Search the data for the string "burst" and gather each line it is in.

Data items
========
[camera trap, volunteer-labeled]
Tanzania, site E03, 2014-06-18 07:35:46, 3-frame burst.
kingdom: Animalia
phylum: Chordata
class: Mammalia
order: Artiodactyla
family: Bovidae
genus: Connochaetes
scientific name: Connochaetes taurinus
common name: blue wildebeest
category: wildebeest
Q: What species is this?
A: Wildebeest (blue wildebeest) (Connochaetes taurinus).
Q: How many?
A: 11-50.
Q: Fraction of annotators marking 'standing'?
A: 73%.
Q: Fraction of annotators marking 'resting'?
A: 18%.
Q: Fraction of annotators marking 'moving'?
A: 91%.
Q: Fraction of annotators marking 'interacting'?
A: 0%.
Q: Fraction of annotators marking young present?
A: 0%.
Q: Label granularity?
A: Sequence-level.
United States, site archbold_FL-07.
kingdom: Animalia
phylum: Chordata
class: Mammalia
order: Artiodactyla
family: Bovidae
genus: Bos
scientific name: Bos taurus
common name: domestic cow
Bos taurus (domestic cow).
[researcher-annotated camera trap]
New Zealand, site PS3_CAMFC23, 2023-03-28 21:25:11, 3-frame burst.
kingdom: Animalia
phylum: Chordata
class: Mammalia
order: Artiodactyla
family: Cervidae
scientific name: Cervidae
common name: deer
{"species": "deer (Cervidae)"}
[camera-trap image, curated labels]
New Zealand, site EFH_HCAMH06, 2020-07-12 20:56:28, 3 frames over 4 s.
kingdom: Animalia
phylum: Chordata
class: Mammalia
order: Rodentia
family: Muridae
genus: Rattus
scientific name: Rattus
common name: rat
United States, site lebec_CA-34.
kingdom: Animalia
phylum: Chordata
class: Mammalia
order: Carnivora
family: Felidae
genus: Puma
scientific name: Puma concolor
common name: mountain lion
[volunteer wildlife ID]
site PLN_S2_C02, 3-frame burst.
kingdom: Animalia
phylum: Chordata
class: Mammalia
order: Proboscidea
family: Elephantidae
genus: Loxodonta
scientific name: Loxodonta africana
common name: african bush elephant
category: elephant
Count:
========
Response
Tanzania, site E03, 2014-06-18 07:35:46, 3-frame burst.
New Zealand, site PS3_CAMFC23, 2023-03-28 21:25:11, 3-frame burst.
site PLN_S2_C02, 3-frame burst.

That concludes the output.